Tan Malaka memutuskan untuk meninggalkan pekerjaanya dan berlayar ke Pulau Jawa pada 1921. Di Pulau Jawa, Tan Malaka tinggal di Kota Semarang yang menjadi basis PKI bersama Semaun. Di Semarang pula, Tan Malaka mendirikan dan memimpin sendiri sekolah rakyat. Dalam waktu bersamaan Tan Malaka juga aktif mmendukung PKI, mengorganisir kaum buruh dalam VSTP dan juga menjabat sebagai wakil ketua serikat Buruh Pelikan (Tambang).[8] Selama di Semarang Tan Malaka menulis dua risalahnya: pertama, Soviet  atau Parlemen(1921). Risalah ini berisi uraian mengenai berbagai sistem pemerintahan yang dikenal saaat itu. Dalam risalah ini, Tan Malaka membandingkan dua sistem tersbut. Bagi Tan Malaka, parlemen hanya akan menjadi alat dari kelas penguasa, seiring dengan menguatnya kapitalisme dengan ujung tombaknya imperialisme, pada akhirnya parlemen hanya akan menjadi alat dari kapitalisme untuk menundukkan rakyat. Sementara Soviet atau dewan rakyat adalah organisasi rakyat yag bertujuan untuk menegakkan sosialisme. Tan Malaka juga menguraikan bahwa sifat soviet tidak hanya ada pada pemerintah, namun juga terdapat dalam desa, pabrik, dan segala lini masyarakat. Soviet hanya bersifat sementara yang akan hilang seiring tercapainya sosialisme, sementara parlemen adalah alat untuk mengekalkan kapitalisme.[9]

Kedua, SI Semarang dan Onderwijs (1921). Risalah ini berisi uraian Tan Malaka tentang tujuan pendidikan  dari sekolah yang dibangunnya. Menutut Tan Malaka, pendidikan yang diberikan pada rakyat bumiputera harus memuat tiga hal pokok, yakni: memberikan basis pengetahuan yang cukup untuk bertahan hidup, pemberian hak pada murid melakukan hobi sembari mengarahkan para siswa untuk berorganisasi untuk membentuk karakter kebangsaan, serta pendidikan yang berorientaasi pada kecintaan terhadap rakyat dengan memberikan pemahaman mengenai kepekeaan sosial.[10]

Tak lama setelah Tan Malaka didaulat menjadi ketua PKI pada kongres tahun 1921[11], ia harus menghadapi keadaan sulit. Isu disiplin partai yang dihembuskan oleh para pimpinan Sarekat islam di Yogyakarta harus dihadapinya. Seluruh cabang SI berada di bawah pengaruh Agus Salim yanng mempertentangkan ajaran sosial dalam Islam dan mempertentangkan doktrin Marxis berhasil menegakkan disiplin partai. Usahanya untuk tetap menjaga persatuan dan kesatuan tak berhasil membendung perpecahan antar kedua belah pihak.

# Tugas yang diberikan 1:
Tulis ulang kutipan tentang Tan Malaka dari "Tak lama setelah" sampai "kedua belah pihak.", dan ganti "Yogyakarta" dengan "Surakarta".

Butir penalaran spasial visual:
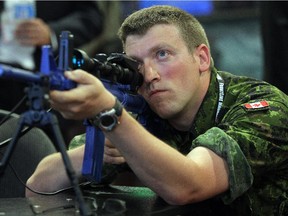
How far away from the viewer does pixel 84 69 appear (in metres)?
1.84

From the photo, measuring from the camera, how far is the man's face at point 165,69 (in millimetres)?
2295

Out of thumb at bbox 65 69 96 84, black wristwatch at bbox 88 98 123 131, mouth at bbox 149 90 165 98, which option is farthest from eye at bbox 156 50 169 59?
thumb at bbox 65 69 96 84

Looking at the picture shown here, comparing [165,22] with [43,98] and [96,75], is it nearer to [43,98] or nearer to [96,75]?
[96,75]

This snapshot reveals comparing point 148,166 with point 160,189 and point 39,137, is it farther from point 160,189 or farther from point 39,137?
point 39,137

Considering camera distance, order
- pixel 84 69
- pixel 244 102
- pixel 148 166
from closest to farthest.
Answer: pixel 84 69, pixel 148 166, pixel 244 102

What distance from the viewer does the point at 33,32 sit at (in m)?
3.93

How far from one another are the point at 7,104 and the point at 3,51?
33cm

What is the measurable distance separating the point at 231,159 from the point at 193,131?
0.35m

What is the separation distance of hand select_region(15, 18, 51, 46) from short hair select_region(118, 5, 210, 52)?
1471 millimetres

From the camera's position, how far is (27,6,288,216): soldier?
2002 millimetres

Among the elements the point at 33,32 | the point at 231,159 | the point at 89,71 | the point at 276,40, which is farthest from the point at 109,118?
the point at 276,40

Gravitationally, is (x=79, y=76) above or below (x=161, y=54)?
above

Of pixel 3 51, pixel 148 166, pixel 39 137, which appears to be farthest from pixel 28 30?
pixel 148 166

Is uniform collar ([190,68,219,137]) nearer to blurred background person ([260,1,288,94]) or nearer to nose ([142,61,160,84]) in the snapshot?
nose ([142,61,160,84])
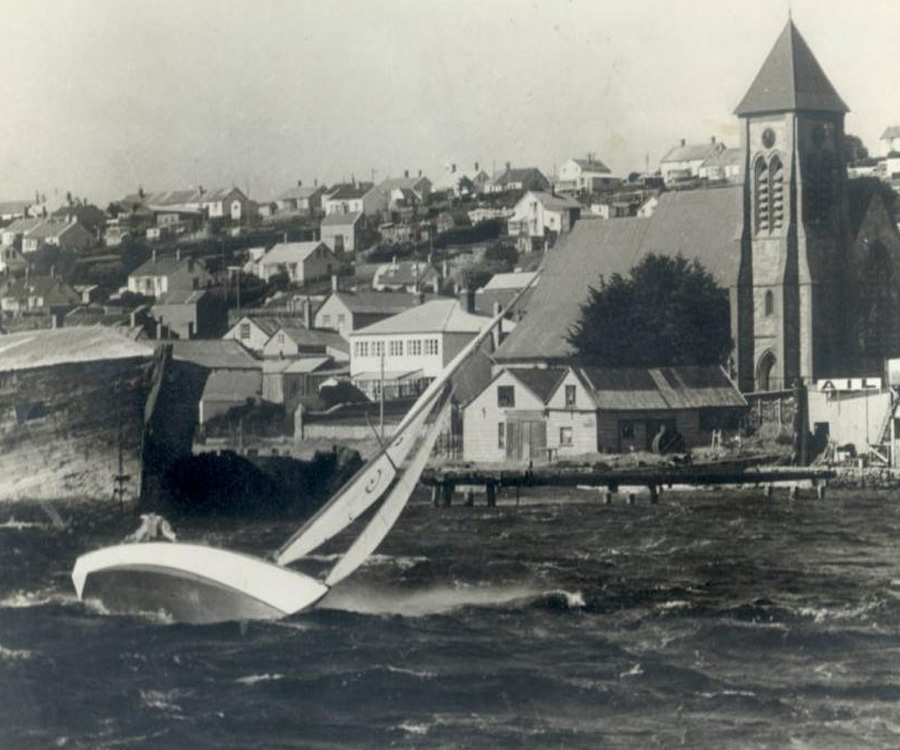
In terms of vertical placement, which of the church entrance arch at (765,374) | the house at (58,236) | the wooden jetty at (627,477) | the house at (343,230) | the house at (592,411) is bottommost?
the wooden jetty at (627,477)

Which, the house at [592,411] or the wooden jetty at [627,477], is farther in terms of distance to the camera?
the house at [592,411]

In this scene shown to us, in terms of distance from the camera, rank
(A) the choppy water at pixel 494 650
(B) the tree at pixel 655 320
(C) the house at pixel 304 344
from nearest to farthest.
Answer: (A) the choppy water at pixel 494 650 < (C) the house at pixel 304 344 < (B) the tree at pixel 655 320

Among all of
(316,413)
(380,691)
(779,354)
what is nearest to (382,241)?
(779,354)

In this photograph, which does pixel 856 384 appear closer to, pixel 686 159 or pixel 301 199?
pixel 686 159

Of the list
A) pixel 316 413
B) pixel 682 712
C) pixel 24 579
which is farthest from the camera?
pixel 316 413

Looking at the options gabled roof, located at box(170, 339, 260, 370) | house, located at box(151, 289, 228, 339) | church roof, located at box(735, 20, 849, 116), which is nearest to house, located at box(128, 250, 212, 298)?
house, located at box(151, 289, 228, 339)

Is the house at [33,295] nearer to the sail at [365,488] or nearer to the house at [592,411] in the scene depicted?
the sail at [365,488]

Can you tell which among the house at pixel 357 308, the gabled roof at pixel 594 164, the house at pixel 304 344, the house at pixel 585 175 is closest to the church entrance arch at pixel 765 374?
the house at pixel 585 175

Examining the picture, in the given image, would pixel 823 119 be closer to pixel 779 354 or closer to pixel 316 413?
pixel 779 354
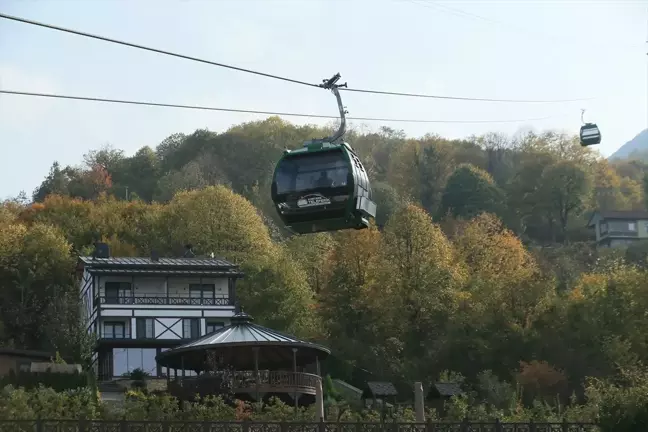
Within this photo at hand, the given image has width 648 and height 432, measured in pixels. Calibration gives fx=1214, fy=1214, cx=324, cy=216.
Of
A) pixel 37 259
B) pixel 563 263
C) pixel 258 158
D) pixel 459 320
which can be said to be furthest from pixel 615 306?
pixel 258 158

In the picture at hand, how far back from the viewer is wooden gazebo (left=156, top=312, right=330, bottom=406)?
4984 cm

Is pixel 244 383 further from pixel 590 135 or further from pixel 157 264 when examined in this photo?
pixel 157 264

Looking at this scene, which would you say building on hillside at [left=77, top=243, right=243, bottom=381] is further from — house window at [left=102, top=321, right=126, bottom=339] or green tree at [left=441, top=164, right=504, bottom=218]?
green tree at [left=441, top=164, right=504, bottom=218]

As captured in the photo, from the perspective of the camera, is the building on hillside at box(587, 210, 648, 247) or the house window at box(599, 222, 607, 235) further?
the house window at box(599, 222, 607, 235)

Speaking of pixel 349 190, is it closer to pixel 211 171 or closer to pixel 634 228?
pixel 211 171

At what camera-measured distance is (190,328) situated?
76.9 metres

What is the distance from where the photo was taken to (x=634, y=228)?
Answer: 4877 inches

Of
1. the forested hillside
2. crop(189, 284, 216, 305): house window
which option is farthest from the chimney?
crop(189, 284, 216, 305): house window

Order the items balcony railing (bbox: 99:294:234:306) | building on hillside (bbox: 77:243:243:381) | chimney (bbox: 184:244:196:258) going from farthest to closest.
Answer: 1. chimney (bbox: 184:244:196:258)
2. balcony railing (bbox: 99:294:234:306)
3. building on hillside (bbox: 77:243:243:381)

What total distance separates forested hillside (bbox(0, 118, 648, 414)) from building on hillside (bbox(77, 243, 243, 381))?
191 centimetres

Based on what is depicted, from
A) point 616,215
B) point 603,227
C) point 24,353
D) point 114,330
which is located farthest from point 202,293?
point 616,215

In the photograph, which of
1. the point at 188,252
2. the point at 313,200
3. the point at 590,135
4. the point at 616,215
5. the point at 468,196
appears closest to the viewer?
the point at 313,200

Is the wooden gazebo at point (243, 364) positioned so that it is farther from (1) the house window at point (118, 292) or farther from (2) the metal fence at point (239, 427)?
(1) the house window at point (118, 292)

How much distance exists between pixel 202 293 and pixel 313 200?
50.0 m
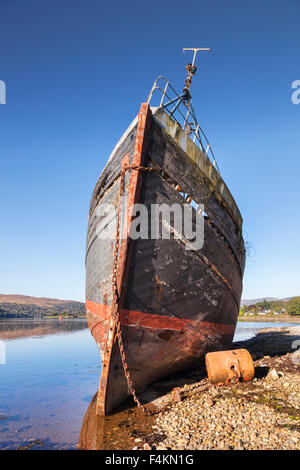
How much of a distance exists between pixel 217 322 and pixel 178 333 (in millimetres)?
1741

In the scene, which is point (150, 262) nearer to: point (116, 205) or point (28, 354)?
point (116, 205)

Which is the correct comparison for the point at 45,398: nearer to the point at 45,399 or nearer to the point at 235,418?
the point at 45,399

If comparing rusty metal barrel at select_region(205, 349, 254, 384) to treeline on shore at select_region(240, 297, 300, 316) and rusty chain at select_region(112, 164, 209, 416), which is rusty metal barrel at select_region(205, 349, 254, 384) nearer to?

# Tugas yang diberikan 2:
Ambil semua baris catatan yang memuat kata "viewer".

# Hasil yang benar 1:
Tak lama setelah Tan Malaka didaulat menjadi ketua PKI pada kongres tahun 1921[11], ia harus menghadapi keadaan sulit. Isu disiplin partai yang dihembuskan oleh para pimpinan Sarekat islam di Surakarta harus dihadapinya. Seluruh cabang SI berada di bawah pengaruh Agus Salim yanng mempertentangkan ajaran sosial dalam Islam dan mempertentangkan doktrin Marxis berhasil menegakkan disiplin partai. Usahanya untuk tetap menjaga persatuan dan kesatuan tak berhasil membendung perpecahan antar kedua belah pihak.

# Hasil yang benar 2:
How far away from the viewer does pixel 84 69 appear (in metres)?
What distance from the viewer does the point at 33,32 sit at (in m)?
In the picture at hand, how far back from the viewer is wooden gazebo (left=156, top=312, right=330, bottom=406)?
appears closest to the viewer?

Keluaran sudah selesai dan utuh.